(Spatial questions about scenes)
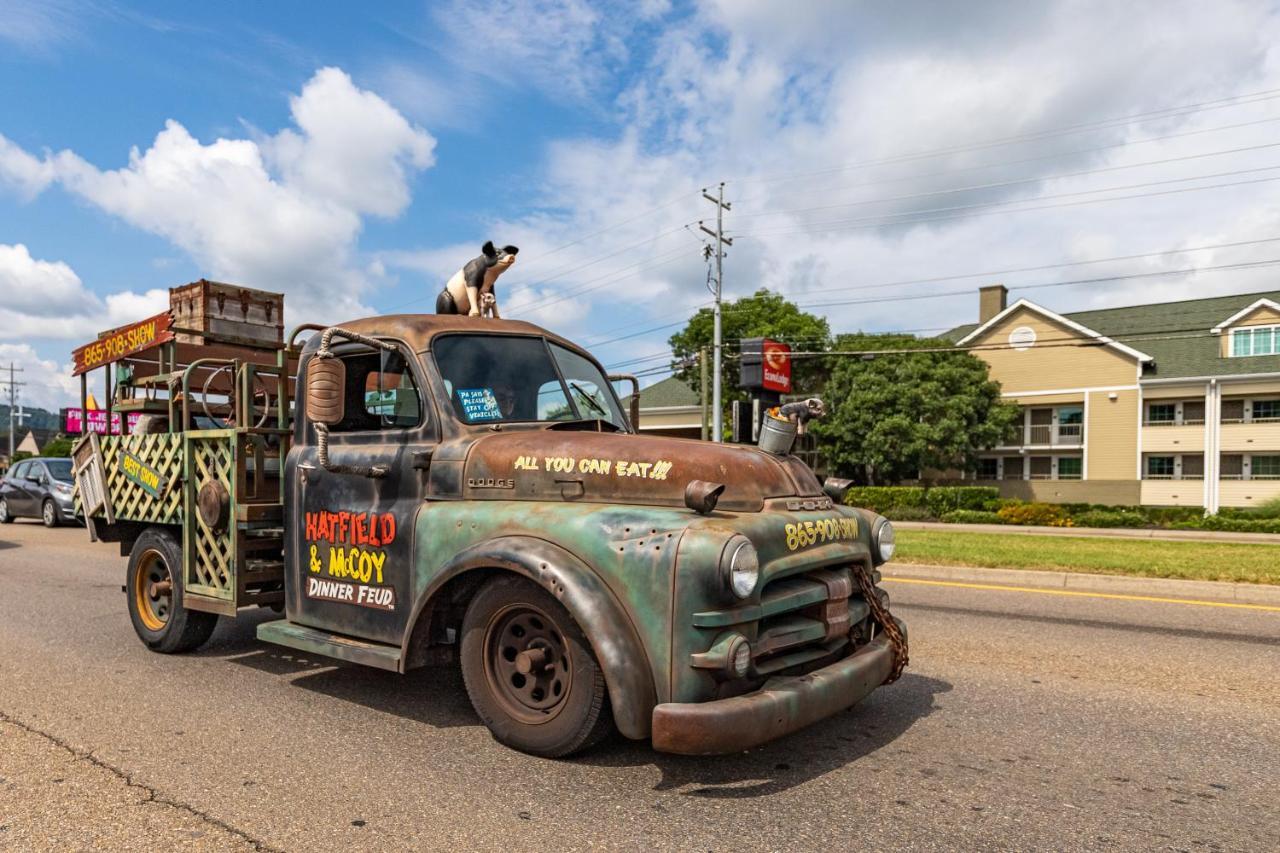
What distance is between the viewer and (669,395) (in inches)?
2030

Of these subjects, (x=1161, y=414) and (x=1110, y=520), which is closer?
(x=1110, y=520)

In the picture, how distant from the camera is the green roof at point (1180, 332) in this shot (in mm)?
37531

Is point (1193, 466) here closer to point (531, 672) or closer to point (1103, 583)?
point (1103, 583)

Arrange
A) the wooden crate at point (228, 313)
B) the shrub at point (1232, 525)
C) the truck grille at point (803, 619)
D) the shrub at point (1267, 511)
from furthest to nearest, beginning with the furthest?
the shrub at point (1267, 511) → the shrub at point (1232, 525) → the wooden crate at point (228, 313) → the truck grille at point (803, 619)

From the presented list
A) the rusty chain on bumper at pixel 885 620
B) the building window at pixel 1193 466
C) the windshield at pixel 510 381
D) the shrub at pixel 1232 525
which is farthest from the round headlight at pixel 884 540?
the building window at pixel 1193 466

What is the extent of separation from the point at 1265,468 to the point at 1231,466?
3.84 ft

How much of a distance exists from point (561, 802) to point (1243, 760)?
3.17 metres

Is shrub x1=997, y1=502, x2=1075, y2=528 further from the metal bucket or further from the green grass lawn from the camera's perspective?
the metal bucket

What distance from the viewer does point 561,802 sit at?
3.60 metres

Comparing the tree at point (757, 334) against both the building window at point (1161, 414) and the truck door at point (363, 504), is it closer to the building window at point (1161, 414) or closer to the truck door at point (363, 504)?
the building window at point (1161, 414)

## Job
Write out all of the material again with "Arrange" swapped for "Order" and everything else left as is. Don't include the pictures.

## Solution for this exercise
What distance is between the viewer and (669,395) (in inches)?
2030

Of these subjects, (x=1161, y=414) and (x=1110, y=520), which is closer?
(x=1110, y=520)

In the picture, how distant from the camera is the green roof at point (1180, 332) in this shot (in mm)?
37531

Is point (1193, 466) here closer to point (531, 672) or closer to point (1103, 583)?
point (1103, 583)

Order
A) the wooden crate at point (228, 313)
B) the shrub at point (1232, 525)
C) the truck grille at point (803, 619)
D) the shrub at point (1267, 511)
from furthest to nearest, beginning with the furthest?
the shrub at point (1267, 511) → the shrub at point (1232, 525) → the wooden crate at point (228, 313) → the truck grille at point (803, 619)

From the presented list
A) the rusty chain on bumper at pixel 885 620
B) the building window at pixel 1193 466
C) the windshield at pixel 510 381
D) the shrub at pixel 1232 525
which is farthest from the round headlight at pixel 884 540?
the building window at pixel 1193 466

What is the extent of separation from the point at 1265,468 to the point at 1231,466?
3.84 ft

How much of a distance exists from point (561, 802) to point (1243, 760)?
3.17 metres

Is shrub x1=997, y1=502, x2=1075, y2=528 further from the metal bucket or further from the green grass lawn from the camera's perspective?
the metal bucket

What distance from the viewer does point 561,802 sit at?
3.60 metres

Comparing the tree at point (757, 334) against both the building window at point (1161, 414) and the truck door at point (363, 504), is it closer to the building window at point (1161, 414) or closer to the truck door at point (363, 504)?
the building window at point (1161, 414)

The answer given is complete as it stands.